Recommended: Sonos Digital Music System

by Michael Alderete on 3/20/2007 · 3 comments

Sonos SystemWe bought a Sonos Digital Music System back in September 2006, and I’ve been meaning to write about it for a while. It’s a terrific product that has us listening to music far more regularly than we ever did. What’s more, it works pretty well with audiobooks that we’ve imported into iTunes or purchased from Audible.com, which is nice for listening to them when we’re moving around (e.g., in the kitchen), when an iPod and headphones might get in the way.

Sonos ControllerThe Sonos system has been thoroughly written up in a number of articles and reviews, including Dan Frakes in Playlist (probably the most complete explanation of the system), David Pogue in the NYT and Walt Mossberg in the Wall Street Journal. But I think the best overview of the system and its advantages over competitors comes from Louis Rossetto writing at Cool Tools. Louis is one of the original founders of Wired Magazine, and his review provides more context than others I’ve read, which is essential in understanding why the $500 Sonos ZonePlayer is so much better than the $100 AirPort Express with AirTunes.

With so many good reviews, I’ll just add a few of my own notes:

  • The system provides a wonderful out-of-box experience. Like an Apple product, unpacking is An Experience, with well thought out package design and gorgeous quick-start explanations.
  • The Mac OS X software is terrific, it’s a standard application, no installer necessary. (I really appreciate that, and it stands in stark contrast to the Mac software for TiVo, which I decided I didn’t trust enough to install).
  • On first run it checks to make sure you have the latest release of the software, and will download the newer version if you don’t. This is also true of the firmware in the Sonos hardware, which will automatically upgrade itself (you just need to confirm it’s OK).
  • Running the assistant to set things up, it automatically detected my firewall settings, and gave exact instructions for what to do next, with instructions clear and simple enough they would pass the proverbial grandmother test. This was also true when I installed the Windows version of the software on Rochelle’s (now decomissioned) PC.
  • The other steps in the process were similarly easy to just follow along as the software lead me.
  • Most importantly, it was able to use my iTunes music library, natively and automatically.

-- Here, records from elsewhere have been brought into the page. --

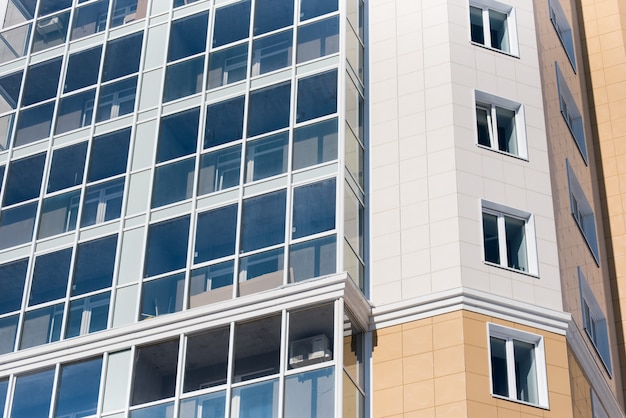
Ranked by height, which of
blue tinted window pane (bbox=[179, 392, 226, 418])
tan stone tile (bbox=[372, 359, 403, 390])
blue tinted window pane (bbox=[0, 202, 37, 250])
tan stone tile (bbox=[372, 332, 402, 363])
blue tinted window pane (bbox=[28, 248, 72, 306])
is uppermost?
blue tinted window pane (bbox=[0, 202, 37, 250])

That’s not to say that the Sonos Desktop software isn’t without flaws. It’s not iTunes, either in flexibility or in usability. But if you set up your playlists in iTunes, the Sonos can make use of those, so it gets the job done. You’ll want those playlists for your iPod anyway, right? And of course, it won’t play music purchased from the iTunes Store.

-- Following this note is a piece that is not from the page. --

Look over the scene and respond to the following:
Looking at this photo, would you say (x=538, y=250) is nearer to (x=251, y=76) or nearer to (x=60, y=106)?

At any rate, for having music playing regularly, throughout the whole house, the Sonos cannot be beat. Highly recommended.

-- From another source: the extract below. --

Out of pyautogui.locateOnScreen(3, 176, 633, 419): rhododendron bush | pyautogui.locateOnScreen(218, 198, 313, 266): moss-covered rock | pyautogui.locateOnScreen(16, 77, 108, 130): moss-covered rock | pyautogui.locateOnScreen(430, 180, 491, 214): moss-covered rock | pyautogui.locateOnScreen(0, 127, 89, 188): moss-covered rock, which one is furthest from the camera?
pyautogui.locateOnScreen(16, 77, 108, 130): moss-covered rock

Charlie Little March 29, 2007 at 6:33 pm

The Sonos seems like a strong product for whole-house audio, and the design is first rate. When I made my purchase of a media streamer a few years back, it seemed the Sonos was going to cost me quite a bit more than the Slim Devices SqueezeBox I ended up with, although that may depend on whether you already have pre-wired room speakers and amplification or not.

Did you compare the Sonos to Yamaha’s MusicCast, or other amplified and ala carte solutions?

Alderete March 29, 2007 at 7:44 pm

@Charlie: Hi Charlie! Yes, the Sonos is definitely more expensive than the SqueezeBox — though the SqueezeBox is more comparable to the non-amplified Sonos ZonePlayer 80 which, at $350, is significantly less expensive than the ZP100. It depends on your usage plans which is better; if you’ve already got a good audio system, the SqueezeBox may fit in better, and has that nifty display.

At the time I bought the Sonos, we had actually disconnected our stereo system, no room for it, in favor of one of those compact systems. It was far from excellent, but it did the job while cooking. But we don’t really have one room where we would do most of our listening; the rooms in our house are all pretty small (perils of a Victorian), so we tend to roam. Hence my desire to have a decent, compact, and synchronized system in many rooms. The Sonos was perfect for that, and we’re still extremely happy with it.

Another difference between the SqueezeBox and Sonos is the display and remote control. The SqueezeBox has a terrific display on the player, and a very ordinary remote control. The Sonos takes a different approach, and puts all the display stuff into the controller (pictured in the hands above), which is far more sophisticated (and far more expensive). The controller is fantastic, allowing you to navigate your entire music library, displaying playback information, etc. It’s where half or more of the magic of Sonos is, and can roam with you throughout the house. So a display on the players is not really necessary.

I think if we lived in a house with a “great room” or other central living/activity area, a SqueezeBox attached to a good stereo system could be a better way to go. But for our little pocket rooms and activity patterns, the Sonos is perfect.

Markus March 11, 2008 at 12:37 pm

I’ve been seriously looking at getting one of these and you’ve just swayed me over!